2.4 billion seeds have been collected by scientists in huge global conservation effort
The Royal Botanic Gardens, Kew’s Millennium Seed Bank (MSB), the world’s largest wild plant seed bank and home to some of the planet’s most important natural resources today celebrates its 20th anniversary. The seed bank, opened in November 2000, and located at Wakehurst, Kew’s wild botanic garden in Sussex, acts as an ‘insurance policy’ for rare, threatened and useful plants, so that they can be protected for generations to come.
20 years on from its opening, the MSB represents the largest wild seed conservation project in the world, with 2.4 billion seeds from 39,681 species, sourced from 190 countries and territories. When counting the collections held across the global partnership, the MSB and its partners have helped protect 46,664 species – 16% of the world’s seed-bearing plants.

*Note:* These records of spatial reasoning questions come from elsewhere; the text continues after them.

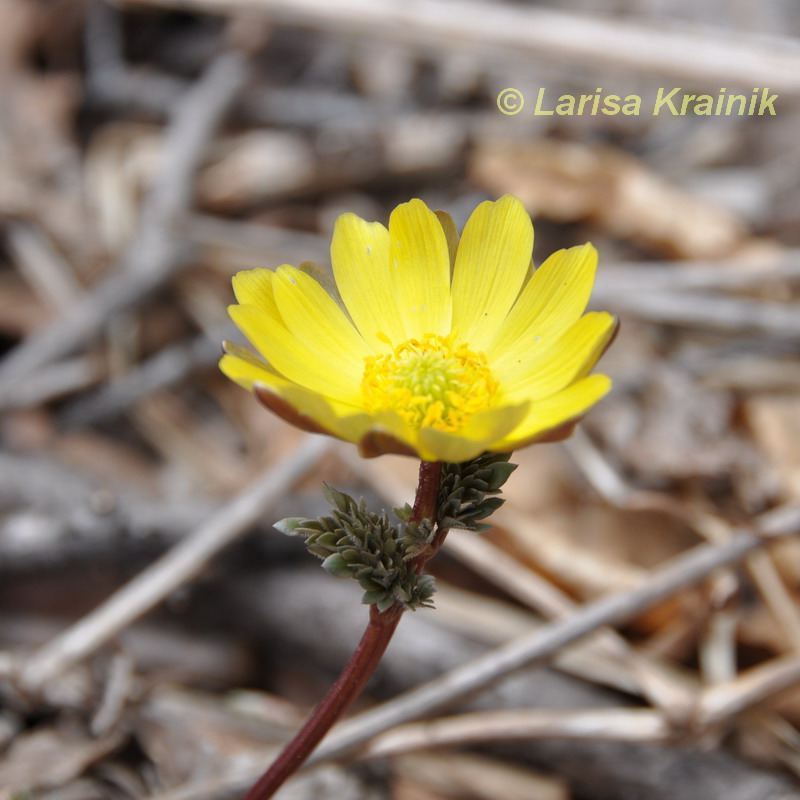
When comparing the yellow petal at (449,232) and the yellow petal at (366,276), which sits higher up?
the yellow petal at (449,232)

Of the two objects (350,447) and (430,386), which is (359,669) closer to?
(430,386)

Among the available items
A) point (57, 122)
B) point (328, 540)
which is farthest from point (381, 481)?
point (57, 122)

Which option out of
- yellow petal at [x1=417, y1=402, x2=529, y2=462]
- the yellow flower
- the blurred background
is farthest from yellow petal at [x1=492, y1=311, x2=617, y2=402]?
the blurred background

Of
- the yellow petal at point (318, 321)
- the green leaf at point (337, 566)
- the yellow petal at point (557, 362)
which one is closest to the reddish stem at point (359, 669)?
the green leaf at point (337, 566)

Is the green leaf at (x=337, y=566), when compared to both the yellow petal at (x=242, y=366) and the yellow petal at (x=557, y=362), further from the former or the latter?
the yellow petal at (x=557, y=362)

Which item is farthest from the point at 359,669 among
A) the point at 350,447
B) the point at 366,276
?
the point at 350,447

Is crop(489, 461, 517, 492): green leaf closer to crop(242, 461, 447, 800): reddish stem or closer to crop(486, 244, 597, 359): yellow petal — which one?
crop(242, 461, 447, 800): reddish stem

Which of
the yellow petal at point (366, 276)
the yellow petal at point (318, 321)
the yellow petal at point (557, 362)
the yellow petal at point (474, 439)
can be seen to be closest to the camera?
the yellow petal at point (474, 439)
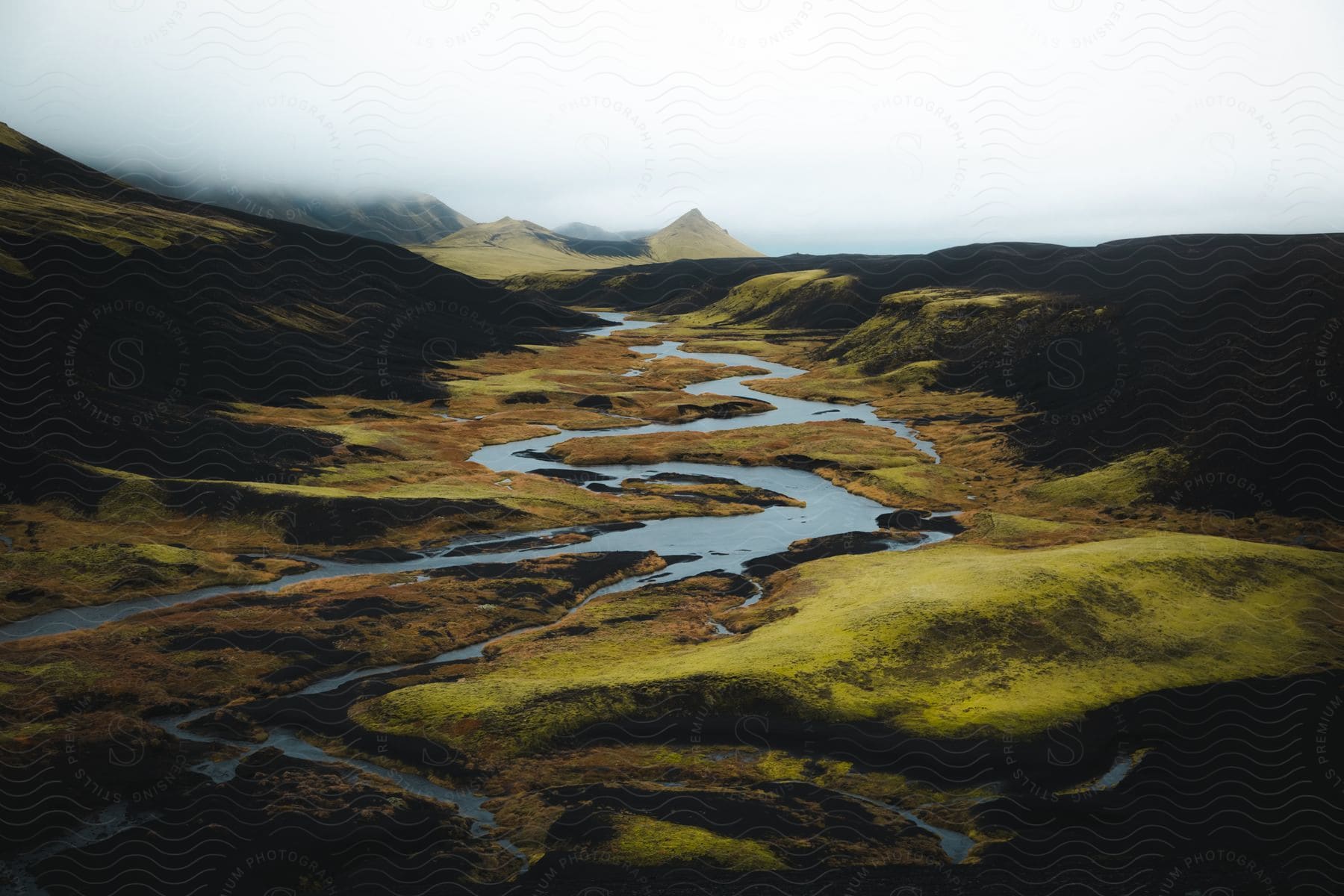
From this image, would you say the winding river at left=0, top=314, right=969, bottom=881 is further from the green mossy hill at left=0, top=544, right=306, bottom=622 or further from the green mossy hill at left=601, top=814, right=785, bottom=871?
the green mossy hill at left=601, top=814, right=785, bottom=871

Created at the turn of the new millennium, this ‘Noah’s ark’ for plants, has never played such a critical role. As the planet faces a biodiversity crisis, with two-fifths of the world’s plants at risk of disappearing, the MSB, along with its global partners are absolutely vital to keeping vulnerable and economically important plants safe. Whilst the Norwegian seed bank Svalbard stores seeds of the world’s crops, the MSB banks wild plants, including some of the relatives of our major food crops – these seeds make a vital contribution to global targets such as the UN’s Sustainable Development Goals, in particular goal 2: zero hunger, goal 13: climate action and goal 15: life on land.